__Your objective__. Copy the listing from the line containing "Could you estimate" through the line containing "4.20 meters", keeping every line, requests included. Add 65 to each distance measurement in the answers.

═══ Extracted information

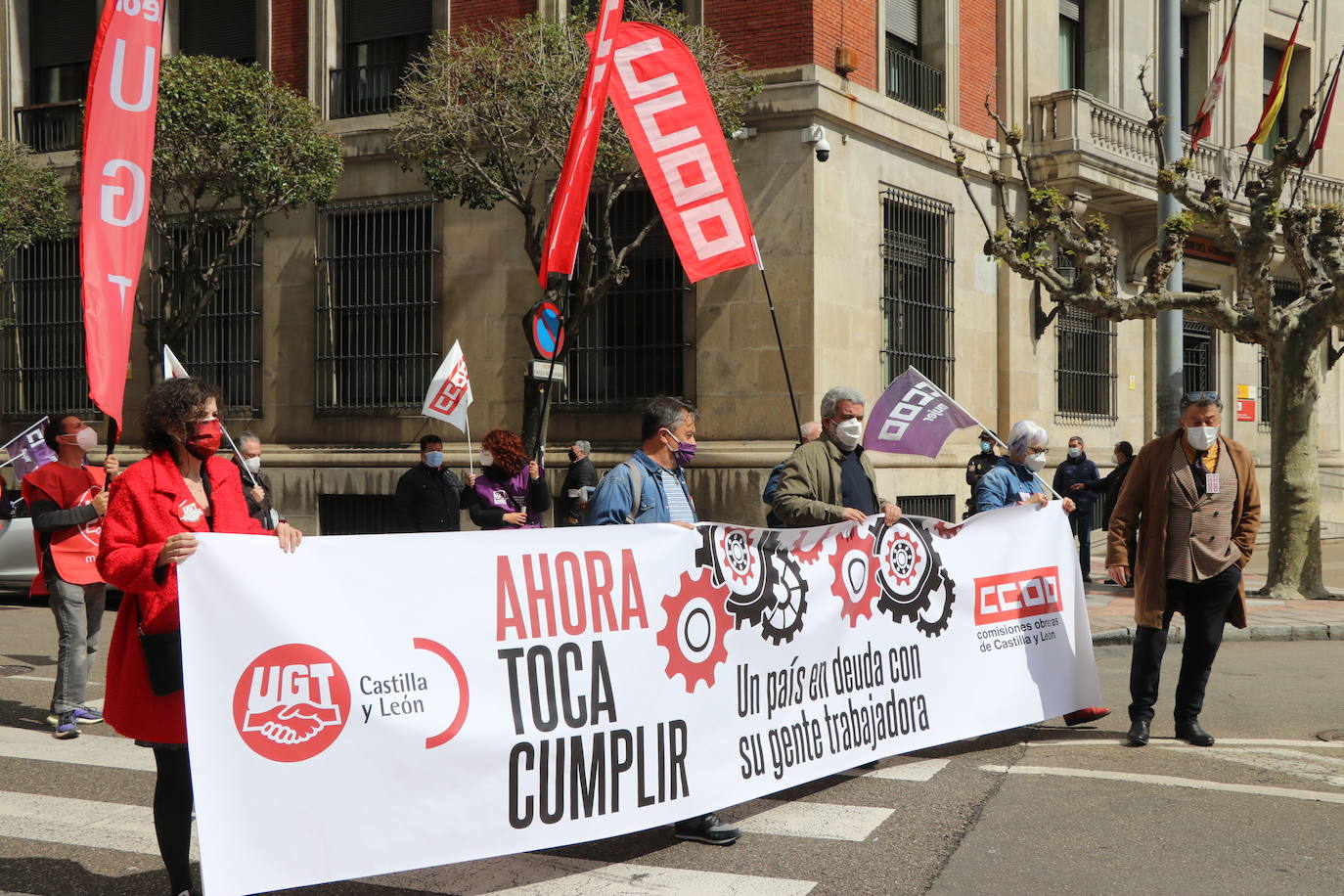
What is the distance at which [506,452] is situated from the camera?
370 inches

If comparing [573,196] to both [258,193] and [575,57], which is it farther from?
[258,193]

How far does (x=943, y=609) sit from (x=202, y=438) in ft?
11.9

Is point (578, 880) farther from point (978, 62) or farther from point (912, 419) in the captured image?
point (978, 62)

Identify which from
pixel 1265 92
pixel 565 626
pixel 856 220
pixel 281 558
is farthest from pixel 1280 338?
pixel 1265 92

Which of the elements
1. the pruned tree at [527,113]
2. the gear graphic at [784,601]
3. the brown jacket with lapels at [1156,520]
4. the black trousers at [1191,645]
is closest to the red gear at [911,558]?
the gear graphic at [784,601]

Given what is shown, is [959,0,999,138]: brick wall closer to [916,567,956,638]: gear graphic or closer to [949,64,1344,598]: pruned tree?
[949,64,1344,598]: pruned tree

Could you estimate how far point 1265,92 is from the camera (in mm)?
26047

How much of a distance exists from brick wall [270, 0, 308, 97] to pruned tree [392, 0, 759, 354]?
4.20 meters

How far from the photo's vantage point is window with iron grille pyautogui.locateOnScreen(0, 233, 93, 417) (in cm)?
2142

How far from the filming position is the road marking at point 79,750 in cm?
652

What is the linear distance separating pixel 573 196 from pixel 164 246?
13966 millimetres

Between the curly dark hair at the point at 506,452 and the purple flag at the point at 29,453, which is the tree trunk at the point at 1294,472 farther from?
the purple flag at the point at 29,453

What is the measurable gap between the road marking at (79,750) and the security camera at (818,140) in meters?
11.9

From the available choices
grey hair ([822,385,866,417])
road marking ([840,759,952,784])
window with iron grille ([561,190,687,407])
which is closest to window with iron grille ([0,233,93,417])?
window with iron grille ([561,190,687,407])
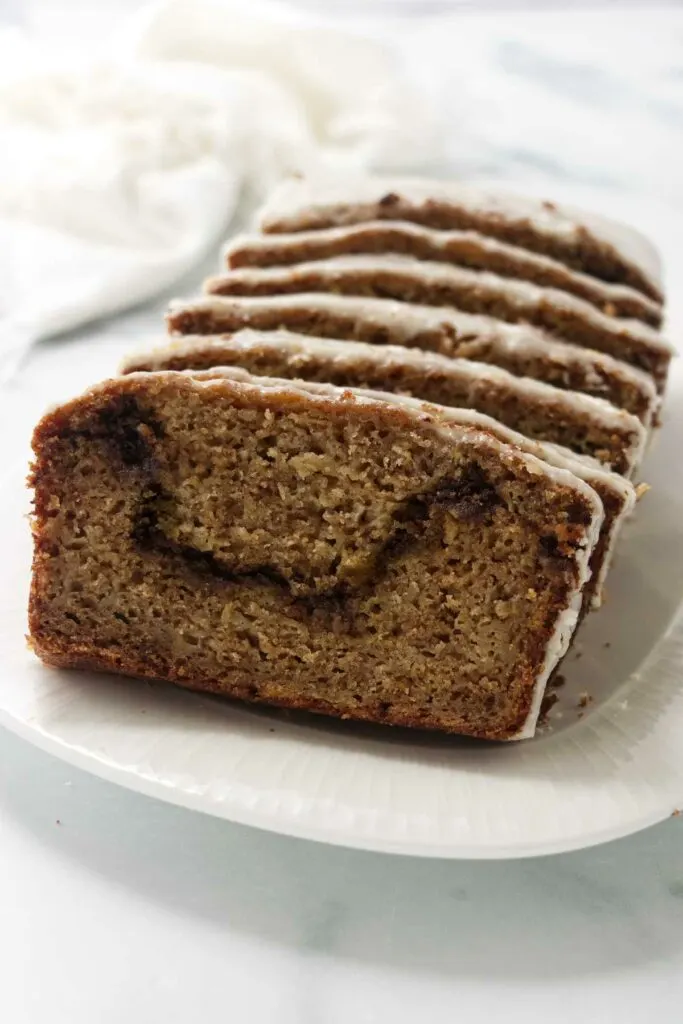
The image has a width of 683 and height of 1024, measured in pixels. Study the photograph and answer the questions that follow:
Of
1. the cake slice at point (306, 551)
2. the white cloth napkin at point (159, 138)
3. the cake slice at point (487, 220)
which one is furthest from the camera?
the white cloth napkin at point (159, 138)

══════

__Output__.
Could you estimate how far point 1265,92 is from the camera (in mm)?
26112

How much of a distance exists from brick wall [270, 0, 308, 97] to pruned tree [392, 0, 759, 354]?
69.20 meters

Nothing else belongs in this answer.